### 文本摘录:
++++++++++

在 Tensorflow federated 中工作时遇到“学习属性”错误

问题描述 投票:0回答:1

我正在使用 NBIOT 数据集,其中我仅选择了良性、mirai 和 gagfyt 攻击的 Provision_PT_737E_Security_Camera 数据集。

错误是:

AttributeError          Traceback (most recent call last)
<ipython-input-78-ca197d89c56d> in <cell line: 1>()
----> 1 train_metrics = evaluation(metrics.state, federated_train_data)

AttributeError: 'collections.OrderedDict' object has no attribute 'state'

我的做法正确吗?或者如何改进我正在做的事情?

!pip install tensorflow-federated

import numpy as np
import pandas as pd

from google.colab import drive
drive.mount('/content/drive')

import os

benign_df = pd.read_csv('/content/drive/MyDrive/Collab Input dataset/5.benign.csv')
g_c_df = pd.read_csv('/content/drive/MyDrive/Collab Input dataset/5.gafgyt.combo.csv')
g_j_df = pd.read_csv('/content/drive/MyDrive/Collab Input dataset/5.gafgyt.junk.csv')
g_s_df = pd.read_csv('/content/drive/MyDrive/Collab Input dataset/5.gafgyt.scan.csv')
g_t_df = pd.read_csv('/content/drive/MyDrive/Collab Input dataset/5.gafgyt.tcp.csv')
g_u_df = pd.read_csv('/content/drive/MyDrive/Collab Input dataset/5.gafgyt.udp.csv')
m_a_df = pd.read_csv('/content/drive/MyDrive/Collab Input dataset/5.mirai.ack.csv')
m_sc_df = pd.read_csv('/content/drive/MyDrive/Collab Input dataset/5.mirai.scan.csv')
m_sy_df = pd.read_csv('/content/drive/MyDrive/Collab Input dataset/5.mirai.syn.csv')
m_u_df = pd.read_csv('/content/drive/MyDrive/Collab Input dataset/5.mirai.udp.csv')
m_u_p_df = pd.read_csv('/content/drive/MyDrive/Collab Input dataset/5.mirai.udpplain.csv')

benign_df['type'] = 'benign'
m_u_df['type'] = 'mirai_udp'
g_c_df['type'] = 'gafgyt_combo'
g_j_df['type'] = 'gafgyt_junk'
g_s_df['type'] = 'gafgyt_scan'
g_t_df['type'] = 'gafgyt_tcp'
g_u_df['type'] = 'gafgyt_udp'
m_a_df['type'] = 'mirai_ack'
m_sc_df['type'] = 'mirai_scan'
m_sy_df['type'] = 'mirai_syn'
m_u_p_df['type'] = 'mirai_udpplain'

df = pd.concat([benign_df, m_u_df, g_c_df,
                g_j_df, g_s_df, g_t_df,
                g_u_df, m_a_df, m_sc_df,
                m_sy_df, m_u_p_df],
                axis=0, sort=False, ignore_index=True)

df["type"].value_counts()


from matplotlib import pyplot as plt

plt.title("Class Distribution")
df.groupby("type").size().plot(kind='pie', autopct='%.2f', figsize=(20,10))

++++++++++

### 以下数据:
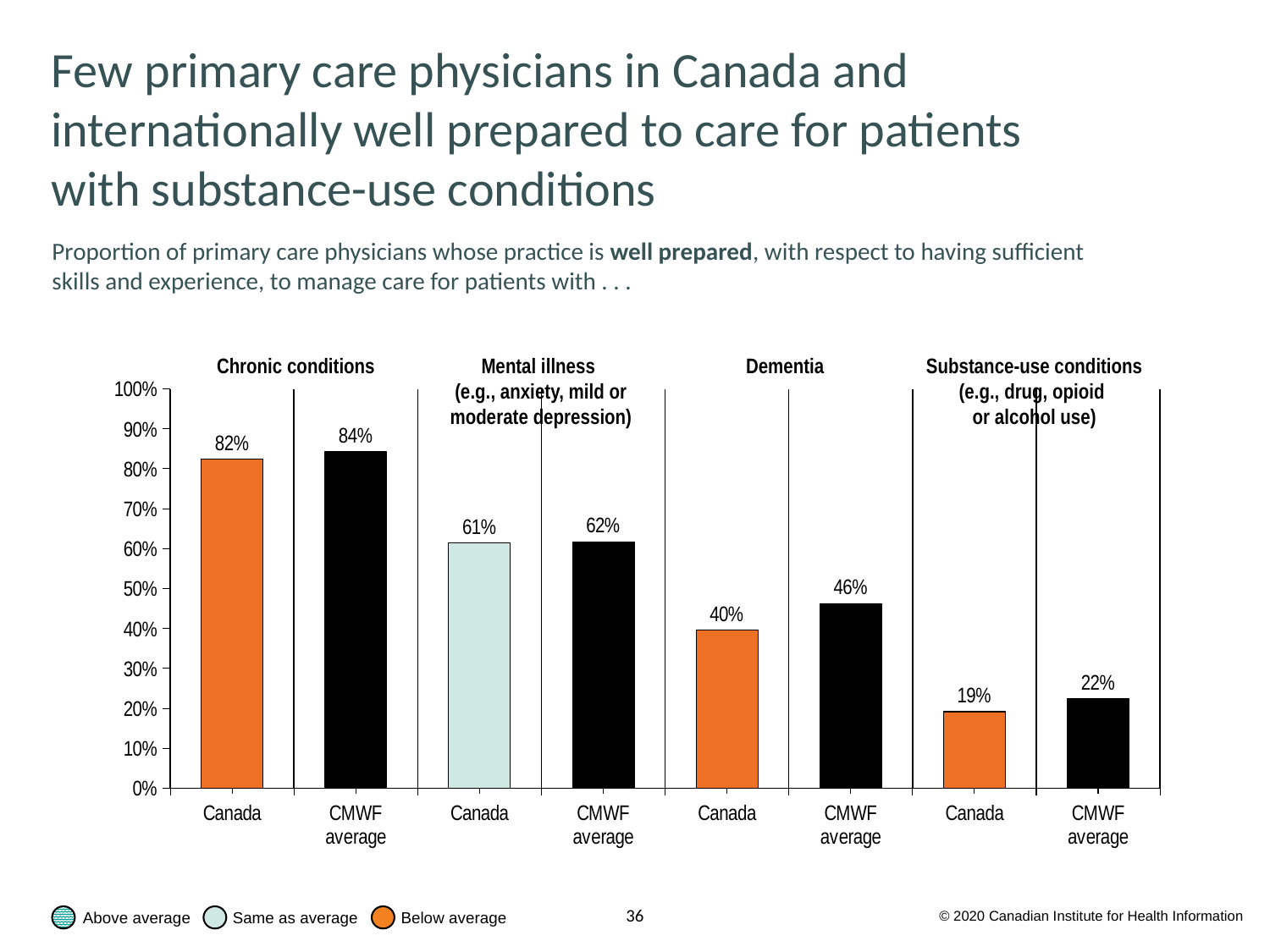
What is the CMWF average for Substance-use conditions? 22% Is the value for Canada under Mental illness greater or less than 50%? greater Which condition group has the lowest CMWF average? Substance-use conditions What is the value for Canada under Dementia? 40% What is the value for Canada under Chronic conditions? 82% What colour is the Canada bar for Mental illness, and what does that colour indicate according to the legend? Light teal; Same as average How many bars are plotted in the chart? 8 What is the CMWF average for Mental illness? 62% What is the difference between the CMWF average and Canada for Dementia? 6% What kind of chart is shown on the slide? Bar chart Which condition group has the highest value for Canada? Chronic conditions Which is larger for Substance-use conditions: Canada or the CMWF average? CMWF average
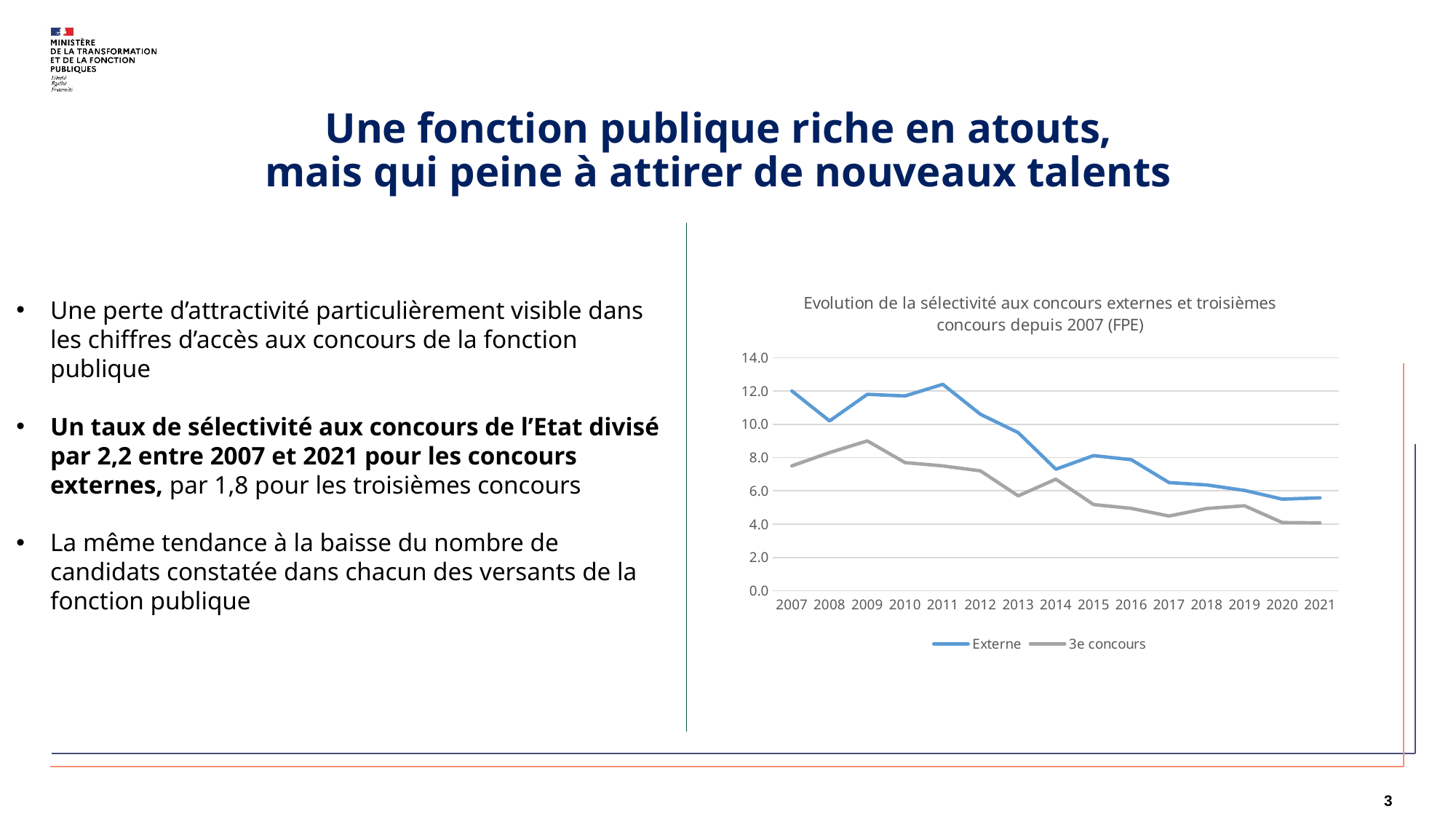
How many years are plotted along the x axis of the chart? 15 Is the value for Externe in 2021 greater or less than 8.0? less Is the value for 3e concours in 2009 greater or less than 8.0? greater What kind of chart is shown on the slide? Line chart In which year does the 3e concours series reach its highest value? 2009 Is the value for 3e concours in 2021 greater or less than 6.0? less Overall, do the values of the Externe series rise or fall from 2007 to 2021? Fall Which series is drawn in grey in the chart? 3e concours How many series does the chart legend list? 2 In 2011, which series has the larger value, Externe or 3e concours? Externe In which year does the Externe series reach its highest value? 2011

++++++++++

### 你的任务:
请判断下列陈述是否与摘录相符,逐条回答"是"或"否",并一字不差地引用摘录中起决定作用的原文。(a) 报错信息指出 'collections.OrderedDict' 对象没有 'state' 属性。(b) 饼图的标题被设为 "Attack Distribution"。(c) 合并各个 DataFrame 时传入的参数是 axis=1。

### 参考解答:
(a) 是。原文:"AttributeError: 'collections.OrderedDict' object has no attribute 'state'"
(b) 否。原文:"plt.title("Class Distribution")"
(c) 否。原文:"axis=0, sort=False, ignore_index=True"